> _Records_:
----

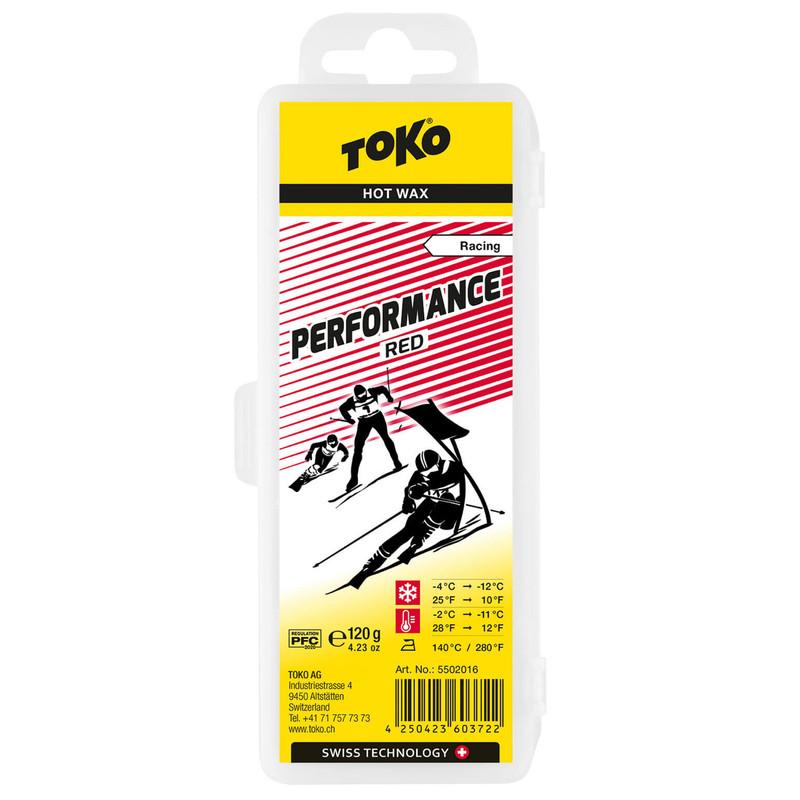Toko Performance Cold Wax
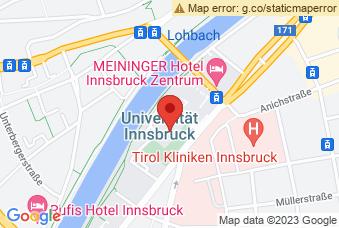 Karte mit Markierung auf Leopold-Franzens-Uni Innrain, Innrain 52a, 6020 Innsbruck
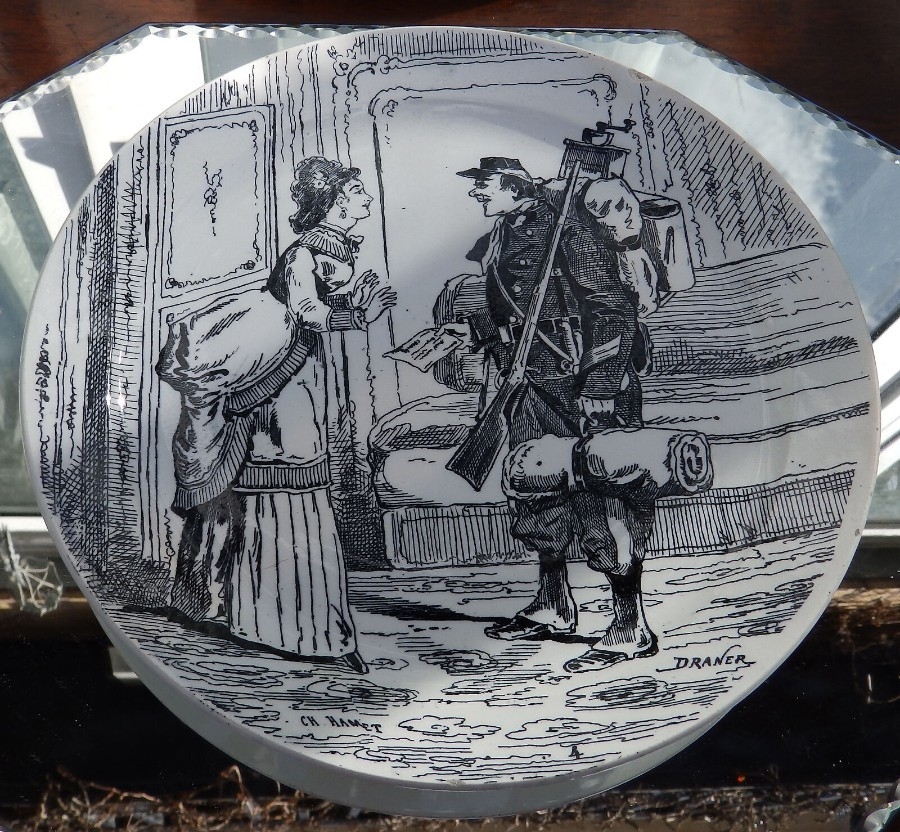 Antique French Transferware Pottery a Plate by Creil et Montereau Plate 1 C.19thC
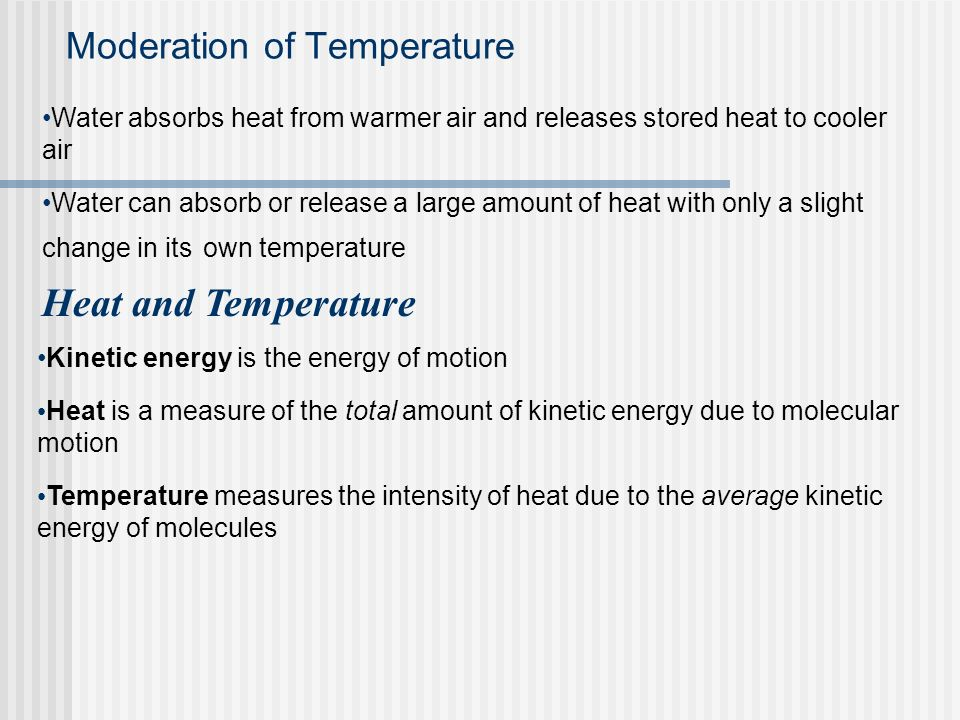 The Celsius scale is a measure of temperature using Celsius degrees (°C) A calorie (cal) is the amount of heat required to raise the temperature of 1 g of water by 1°C The calories on food packages are actually kilocalories (kcal), where 1 kcal = 1,000 cal The joule (J) is another unit of energy where 1 J = 0.239 cal, or 1 cal = 4.184 J
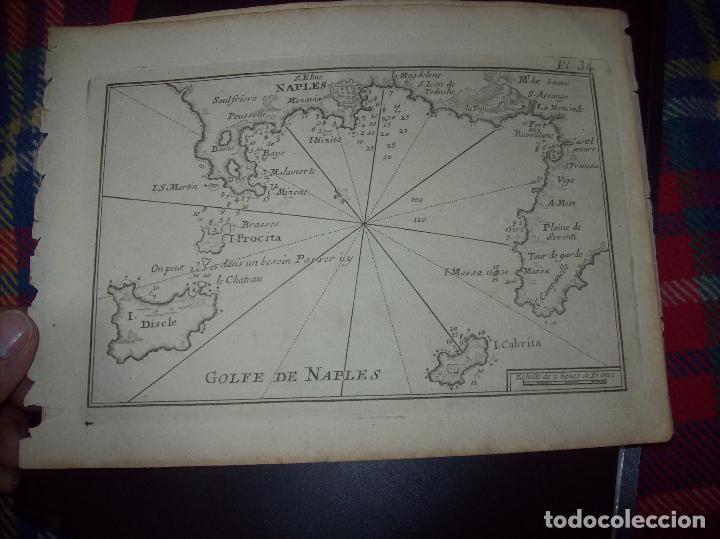 MAPA ANTIGUO S. XVIII EN PAPEL VERJURADO DE GOLFE DE NAPLES. 17,5 CM X 23,5 CM .UNA JOYA! (Arte - Cartografía Antigua (hasta S. XIX))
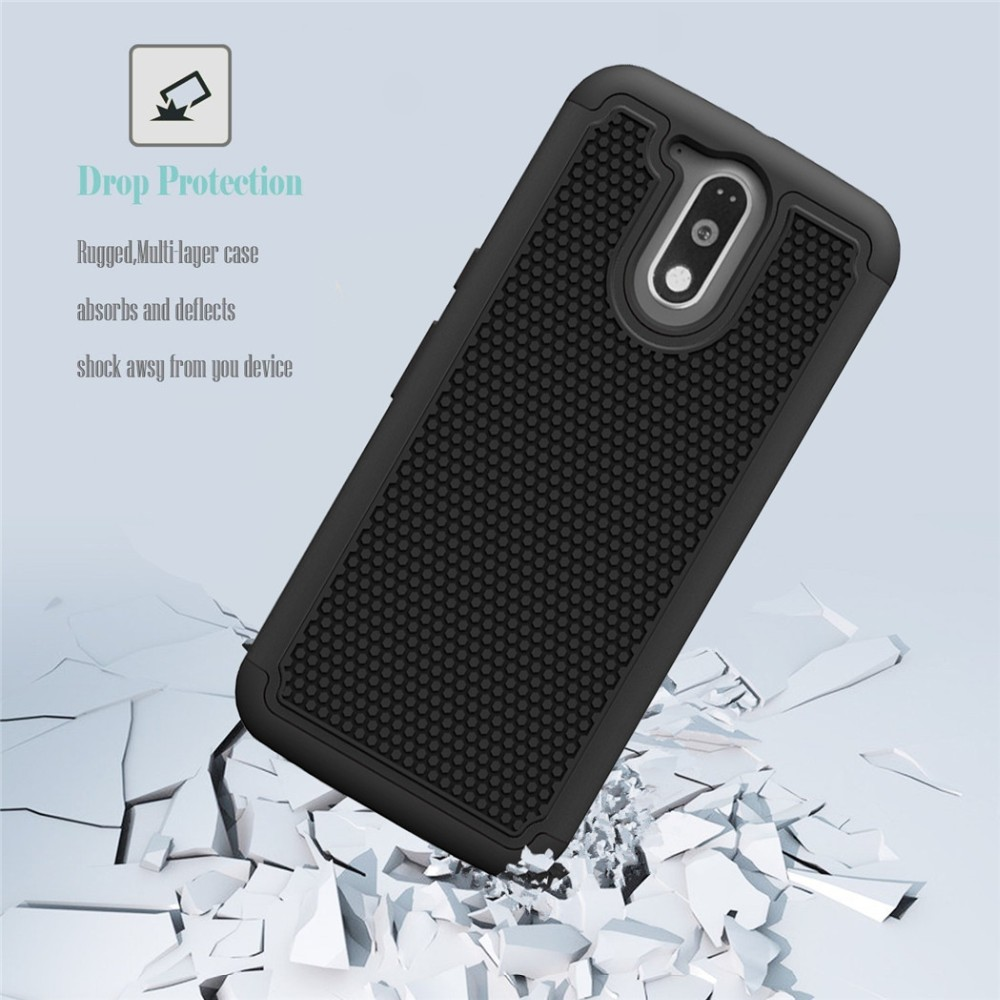 For ZTE Grand X Max 2 /Max Duo 4G Zmax Pro Kirk Z988 Imperial Max Rugged Heavy Duty Shockproof Armor Impact Silicone Case Cover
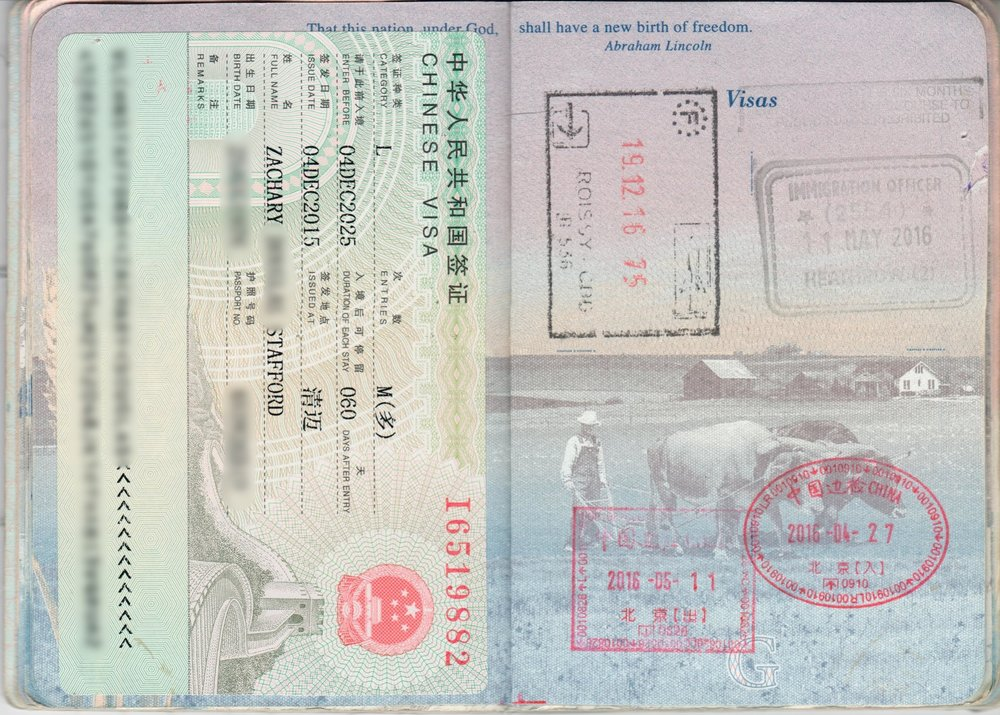 Expired Passport Page with Many Stamps.jpg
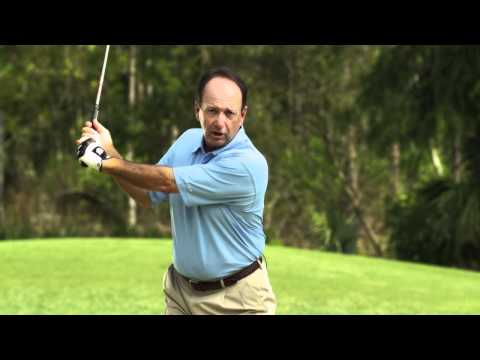 Grand Cypress Golf Academy - Power Transition Tip #3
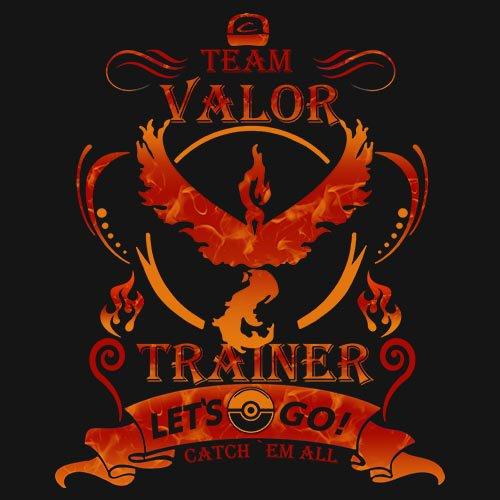 POKEMON - TEAM VALOR!!! t-shirt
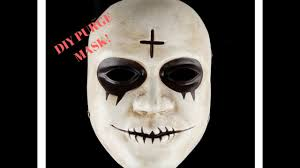 Halloween Express Purge Mask by Purge Mask For Halloween
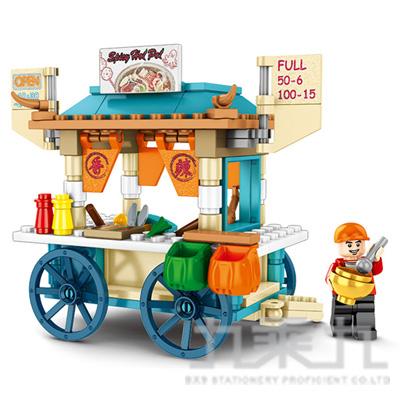 微型積木-四輪餐車系列 601115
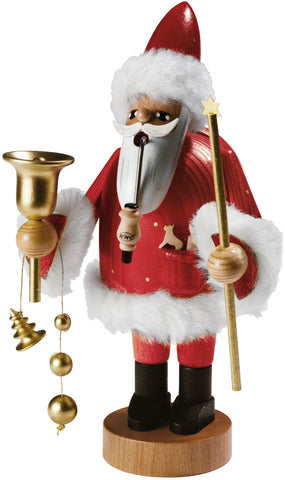 Christmas Smoker - Santa Claus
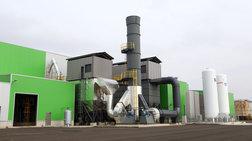 Η SUNLIGHT Recycling επενδύει 31 εκ. ευρώ στην Κομοτηνή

----

In the data above, find the line containing "Halloween Express Purge"; from there, please write out each line through the end, exactly, with the pictures omitted.

> _Task solution_:
 Halloween Express Purge Mask by Purge Mask For Halloween
 微型積木-四輪餐車系列 601115
 Christmas Smoker - Santa Claus
 Η SUNLIGHT Recycling επενδύει 31 εκ. ευρώ στην Κομοτηνή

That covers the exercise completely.